Die Ergebnisse der Umfrage selbst finden sich unter http://www.generation-what.de)

Die Kirche steht also nicht viel besser da als die staatlichen und demokratischen Einrichtungen, wenn es um das Vertrauen der Bürger, in diesem Fall der jungen Menschen, geht. Redet hier also der Einäugige über den Blinden, wenn der Bischof über das mangelnde Vertrauen in die Demokratie schreibt?

Das Vertrauen in Institutionen schwindet, nicht nur bei jungen Menschen. Dieser Rückgang des Vertrauens betrifft staatliche und politische Institutionen, Organe und Parteien, aber auch Großorganisationen wie die Kirchen. Der politische Vertrauensverlust und der in die gesellschaftlichen Institutionen gehen Hand in Hand, sicherlich bedingen sie auch einander.

In der modernen politischen Theorie wird Vertrauen als eine zentrale Voraussetzung der Demokratie angesehen. Bei Untersuchungen, woher dieses Vertrauen kommt, hat sich in den letzten Jahren in der Sozialwissenschaft die Theorie des Sozialkapitals etabliert. Demzufolge spielen die sozialen Bindungen in Vereinen und Organisationen eine große Rolle für das Vertrauen. Wenn sich die Bürger im gesellschaftlichen Raum gegenseitig vertrauen, kann dieses Vertrauen auch auf die politischen Institutionen übertragen werden. Innerhalb dieser Theorie wurde der Religion bei der Schaffung des Sozialkapitals – also dessen, was für den Zusammenhalt der Gesellschaft wichtig ist – von Anfang an eine wichtige Funktion zugemessen. Vor diesem Hintergrund muss das Schwinden von Vertrauen in religiöse und demokratische Institutionen in einem Zusammenhang gesehen werden.

——

_AUFGABEN ZUR ÜBUNG_:
A: Übersetzen Sie aus dem Text über das Vertrauen in Institutionen den Satz „Das Vertrauen in Institutionen schwindet, nicht nur bei jungen Menschen.“ ins Englische.
B: Welche Theorie hat sich laut dem Text über das Vertrauen in Institutionen in den letzten Jahren in der Sozialwissenschaft etabliert?

_BEREITGESTELLTES MATERIAL_:
——

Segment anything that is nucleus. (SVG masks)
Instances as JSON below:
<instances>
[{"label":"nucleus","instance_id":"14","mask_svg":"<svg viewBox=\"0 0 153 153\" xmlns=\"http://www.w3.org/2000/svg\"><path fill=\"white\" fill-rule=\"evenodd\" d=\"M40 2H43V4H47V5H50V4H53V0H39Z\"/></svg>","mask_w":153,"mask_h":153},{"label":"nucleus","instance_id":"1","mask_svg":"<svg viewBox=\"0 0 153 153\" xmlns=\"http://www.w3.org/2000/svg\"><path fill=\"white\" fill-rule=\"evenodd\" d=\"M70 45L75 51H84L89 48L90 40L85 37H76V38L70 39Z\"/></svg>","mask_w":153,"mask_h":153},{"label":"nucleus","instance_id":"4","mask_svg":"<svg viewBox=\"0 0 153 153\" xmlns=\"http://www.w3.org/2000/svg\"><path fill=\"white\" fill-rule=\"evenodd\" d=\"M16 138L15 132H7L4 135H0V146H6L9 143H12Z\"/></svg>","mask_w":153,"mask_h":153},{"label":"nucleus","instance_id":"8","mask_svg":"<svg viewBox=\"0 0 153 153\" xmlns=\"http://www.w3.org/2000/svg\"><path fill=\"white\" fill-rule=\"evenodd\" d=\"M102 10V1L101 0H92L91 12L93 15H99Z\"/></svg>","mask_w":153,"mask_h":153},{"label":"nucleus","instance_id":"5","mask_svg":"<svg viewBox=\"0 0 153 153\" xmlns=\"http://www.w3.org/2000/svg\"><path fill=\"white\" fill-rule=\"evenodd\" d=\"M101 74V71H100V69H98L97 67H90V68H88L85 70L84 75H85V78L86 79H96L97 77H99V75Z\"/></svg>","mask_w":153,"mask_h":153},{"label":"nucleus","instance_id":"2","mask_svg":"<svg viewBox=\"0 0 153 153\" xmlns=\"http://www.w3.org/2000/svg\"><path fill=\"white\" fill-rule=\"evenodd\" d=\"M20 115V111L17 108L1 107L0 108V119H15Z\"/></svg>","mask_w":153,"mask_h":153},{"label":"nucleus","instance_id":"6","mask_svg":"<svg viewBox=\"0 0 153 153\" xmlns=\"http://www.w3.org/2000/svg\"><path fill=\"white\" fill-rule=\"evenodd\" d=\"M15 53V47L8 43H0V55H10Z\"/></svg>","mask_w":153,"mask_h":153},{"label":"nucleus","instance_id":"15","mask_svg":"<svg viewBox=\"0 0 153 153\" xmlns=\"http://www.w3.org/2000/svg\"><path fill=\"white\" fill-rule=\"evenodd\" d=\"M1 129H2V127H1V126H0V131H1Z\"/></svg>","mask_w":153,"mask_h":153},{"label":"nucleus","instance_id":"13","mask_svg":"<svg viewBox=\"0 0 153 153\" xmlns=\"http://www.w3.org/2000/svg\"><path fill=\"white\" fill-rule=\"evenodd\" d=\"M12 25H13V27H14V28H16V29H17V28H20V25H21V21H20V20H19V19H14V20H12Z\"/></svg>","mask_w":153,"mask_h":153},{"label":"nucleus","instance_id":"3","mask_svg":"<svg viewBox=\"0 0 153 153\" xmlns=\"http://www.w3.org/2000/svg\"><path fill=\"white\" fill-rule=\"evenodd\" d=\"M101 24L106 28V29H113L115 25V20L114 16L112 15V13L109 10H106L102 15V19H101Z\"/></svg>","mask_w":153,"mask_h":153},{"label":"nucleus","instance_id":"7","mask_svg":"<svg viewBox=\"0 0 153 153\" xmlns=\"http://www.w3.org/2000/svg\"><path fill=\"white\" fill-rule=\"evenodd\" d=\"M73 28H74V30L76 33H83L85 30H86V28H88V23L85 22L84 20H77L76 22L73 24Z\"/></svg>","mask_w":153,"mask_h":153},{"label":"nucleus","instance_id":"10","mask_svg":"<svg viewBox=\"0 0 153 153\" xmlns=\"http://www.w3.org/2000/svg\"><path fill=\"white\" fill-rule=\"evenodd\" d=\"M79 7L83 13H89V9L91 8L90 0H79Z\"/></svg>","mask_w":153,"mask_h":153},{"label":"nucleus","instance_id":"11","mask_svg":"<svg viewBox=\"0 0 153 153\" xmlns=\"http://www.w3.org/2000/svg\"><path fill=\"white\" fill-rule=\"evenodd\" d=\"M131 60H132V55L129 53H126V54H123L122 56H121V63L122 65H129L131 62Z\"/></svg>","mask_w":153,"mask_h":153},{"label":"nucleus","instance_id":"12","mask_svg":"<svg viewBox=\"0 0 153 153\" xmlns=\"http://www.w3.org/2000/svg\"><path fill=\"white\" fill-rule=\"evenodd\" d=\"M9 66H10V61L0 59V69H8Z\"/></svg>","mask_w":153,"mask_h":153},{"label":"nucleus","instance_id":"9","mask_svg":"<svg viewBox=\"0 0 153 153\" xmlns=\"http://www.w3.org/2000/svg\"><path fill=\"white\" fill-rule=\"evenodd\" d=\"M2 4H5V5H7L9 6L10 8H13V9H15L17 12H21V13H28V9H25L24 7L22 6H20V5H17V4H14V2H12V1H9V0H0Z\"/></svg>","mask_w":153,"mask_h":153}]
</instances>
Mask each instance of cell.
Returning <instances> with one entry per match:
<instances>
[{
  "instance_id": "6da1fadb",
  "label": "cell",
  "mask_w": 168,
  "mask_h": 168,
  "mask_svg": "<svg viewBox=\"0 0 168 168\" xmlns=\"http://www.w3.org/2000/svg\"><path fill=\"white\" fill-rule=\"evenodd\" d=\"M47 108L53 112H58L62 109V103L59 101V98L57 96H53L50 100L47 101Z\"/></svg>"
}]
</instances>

——

_LÖSUNGEN JE AUFGABE_:
A: Trust in institutions is declining, not only among young people.

B: Die Theorie des Sozialkapitals.